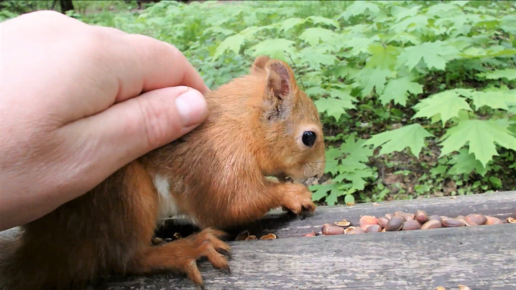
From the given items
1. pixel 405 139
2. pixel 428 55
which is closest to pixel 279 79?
pixel 405 139

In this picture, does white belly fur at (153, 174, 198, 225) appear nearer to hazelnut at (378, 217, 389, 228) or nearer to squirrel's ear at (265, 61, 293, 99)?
squirrel's ear at (265, 61, 293, 99)

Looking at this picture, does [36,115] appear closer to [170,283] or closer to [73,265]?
[73,265]

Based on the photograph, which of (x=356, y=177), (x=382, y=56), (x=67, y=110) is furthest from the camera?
(x=382, y=56)

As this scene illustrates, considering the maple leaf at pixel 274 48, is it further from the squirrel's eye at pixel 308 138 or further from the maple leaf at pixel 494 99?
the squirrel's eye at pixel 308 138

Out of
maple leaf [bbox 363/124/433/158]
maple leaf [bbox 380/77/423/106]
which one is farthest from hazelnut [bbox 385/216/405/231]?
maple leaf [bbox 380/77/423/106]

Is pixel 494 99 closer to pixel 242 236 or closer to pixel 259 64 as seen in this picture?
pixel 259 64

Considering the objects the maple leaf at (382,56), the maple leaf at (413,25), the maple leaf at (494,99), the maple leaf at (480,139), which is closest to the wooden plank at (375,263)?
the maple leaf at (480,139)

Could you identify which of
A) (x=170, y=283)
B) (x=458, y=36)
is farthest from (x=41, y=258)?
(x=458, y=36)
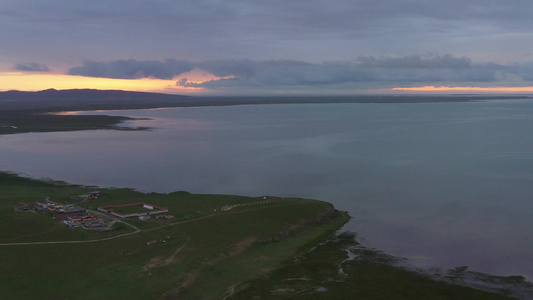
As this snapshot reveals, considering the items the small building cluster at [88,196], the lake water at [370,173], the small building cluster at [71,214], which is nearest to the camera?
the small building cluster at [71,214]

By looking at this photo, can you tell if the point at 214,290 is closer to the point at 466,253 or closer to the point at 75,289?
the point at 75,289

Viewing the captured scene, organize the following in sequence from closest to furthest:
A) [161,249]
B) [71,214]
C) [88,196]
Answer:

....

Task description:
Leave the pictures out and write out every entry exactly as given.

Right answer:
From the given items
1. pixel 405 139
2. pixel 428 55
which is closest to pixel 279 79?
pixel 405 139

In this picture, does white belly fur at (153, 174, 198, 225) appear nearer to hazelnut at (378, 217, 389, 228) or nearer to squirrel's ear at (265, 61, 293, 99)?
squirrel's ear at (265, 61, 293, 99)

Looking at this picture, does [36,115] appear closer to [170,283] or closer to [73,265]?
[73,265]

Based on the photograph, which of (x=356, y=177), (x=382, y=56), (x=67, y=110) is furthest from the camera?
(x=382, y=56)

As this scene illustrates, considering the maple leaf at pixel 274 48, is it further from the squirrel's eye at pixel 308 138 or further from the maple leaf at pixel 494 99?
the squirrel's eye at pixel 308 138

Out of
maple leaf [bbox 363/124/433/158]
maple leaf [bbox 380/77/423/106]
which one is farthest from hazelnut [bbox 385/216/405/231]?
maple leaf [bbox 380/77/423/106]

Is pixel 494 99 closer to pixel 242 236 or closer to pixel 259 64 as seen in this picture?
pixel 259 64

Considering the objects the maple leaf at (382,56), the maple leaf at (413,25), the maple leaf at (494,99), the maple leaf at (480,139), which is closest to the wooden plank at (375,263)?
the maple leaf at (480,139)

Could you identify which of
A) (x=170, y=283)
B) (x=458, y=36)
is farthest from (x=41, y=258)?
(x=458, y=36)
As this snapshot reveals, considering the items the small building cluster at [88,196], the lake water at [370,173], the small building cluster at [71,214], which is nearest to the camera?
the small building cluster at [71,214]

By looking at this photo, can you tell if the point at 214,290 is closer to the point at 466,253 or closer to the point at 75,289?
the point at 75,289

Viewing the captured scene, organize the following in sequence from closest to furthest:
A) [161,249]
B) [71,214]
C) [88,196]
Answer:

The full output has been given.